§ **EXTRACT PROVIDED**
◆ ◆ ◆ ◆ ◆

Assembly Optimization Tips by Mark Larson (2004)

(masm32.com)

48 points | by htfy96 5 days ago ago

21 comments

shiroiushi 21 hours ago ago
This article title should have "(2004)" added; this is seriously old information.
For modern use, something about ARM CPUs would be much more useful since that's what microcontrollers all use now. No one's doing ASM programming on x86 CPUs these days (and certainly not Pentium4 CPUs).
[-]
- unwind 19 hours ago ago
  Perhaps it's rare with full programs written in assembly, but for performance analysis and optimization I think knowledge about these kinds of tricks (but probably updated for the N generations since 2004, of course) still have relevance.
  For instance Daniel Lemire's blog [1] is quite often featured here, and very often features very low-level performance analysis and improvements.
  [1]: https://lemire.me/blog/
- josephg 19 hours ago ago
  > No one's doing ASM programming on x86 CPUs these days
  I take your point, but I think there’s still a fair bit of x86 asm out there. For example, in ffmpeg and zstd.
  [-]
  - saagarjha 18 hours ago ago
    I don't think anyone really cares about optimizing those codepaths, though.
    [-]
    - AstralStorm 16 hours ago ago
      Try Eigen then, where people were tweaking every last ounce of performance. Even then, it has problems matching MKL or nVidia libs for ultimate performance sometimes.
      [-]
      - saagarjha 5 hours ago ago
        For systems nobody has used in years?
- mshockwave 11 hours ago ago
  > No one's doing ASM programming on x86 CPUs these days
  I don't think that's entirely true...it's still pretty common to write high-performance / performance sensitive computation kernels in assembly or intrinsics.
ghaff a day ago ago
A fascinating peek into the fairly deep past (sigh) is Abrash's The Zen of Assembly language. Time pretty much overtook a planned Volume 2 but the Volume 1 is still a pretty fascinating read for a time when tweaking optimization for pre-fetch queues and the like was still a thing.

◆ ◆ ◆ ◆ ◆

§ **DATA SECTION**
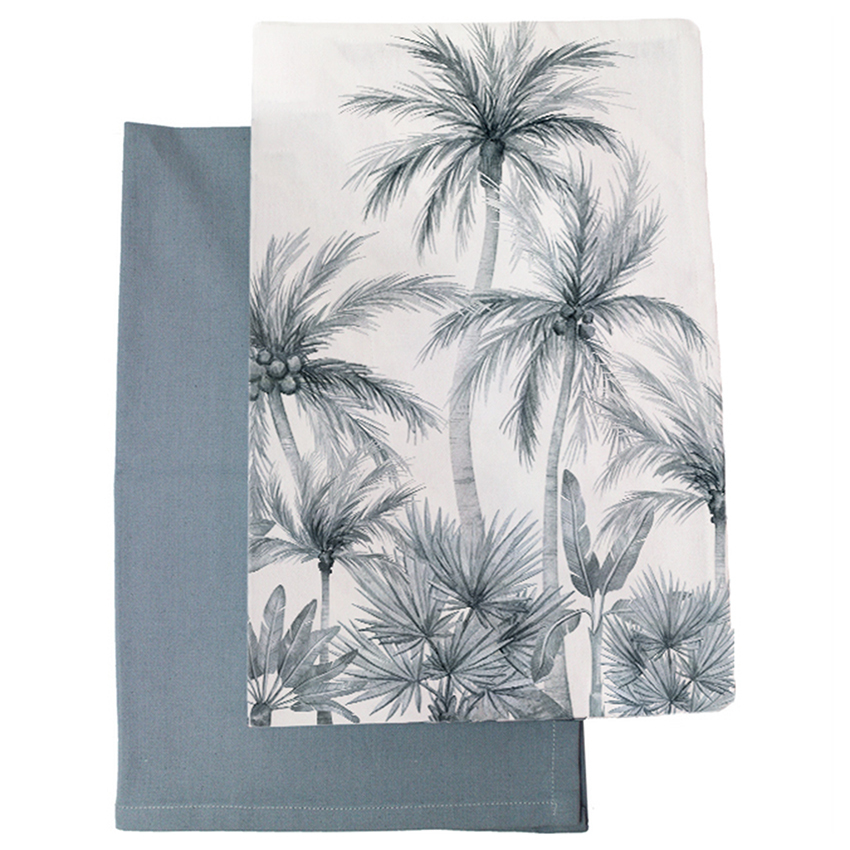 2 Piece Torun TreeDidy Tea Towel Set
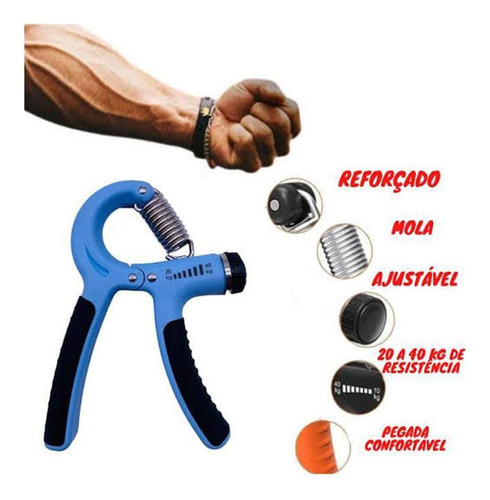 Hand Grip Ajustável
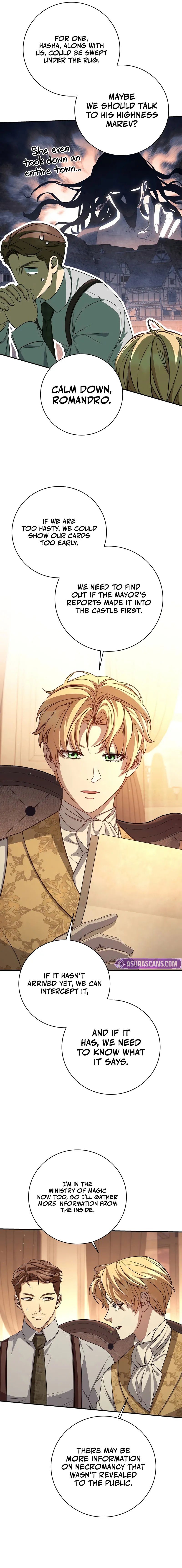 Margrave’s Bastard Son was The Emperor Chapter 95 - Page 12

◆ ◆ ◆ ◆ ◆

§ **PROBLEMS TO SOLVE**
A - Quote the stretch of the thread on assembly optimization tips from "(masm32.com)" through "not Pentium4 CPUs).".
B - Decide whether each statement agrees with the thread on assembly optimization tips, giving yes or no and quoting the words of the thread that settle it: (i) one commenter names ffmpeg and zstd as examples of software that still contains x86 assembly; (ii) the planned Volume 2 of Abrash's The Zen of Assembly language was completed; (iii) one commenter says that microcontrollers now all use x86 CPUs.

§ **SOLVED TASKS**
A -
(masm32.com)

48 points | by htfy96 5 days ago ago

21 comments

shiroiushi 21 hours ago ago
This article title should have "(2004)" added; this is seriously old information.
For modern use, something about ARM CPUs would be much more useful since that's what microcontrollers all use now. No one's doing ASM programming on x86 CPUs these days (and certainly not Pentium4 CPUs).

B -
(i) Yes: "For example, in ffmpeg and zstd."
(ii) No: "Time pretty much overtook a planned Volume 2"
(iii) No: "something about ARM CPUs would be much more useful since that's what microcontrollers all use now"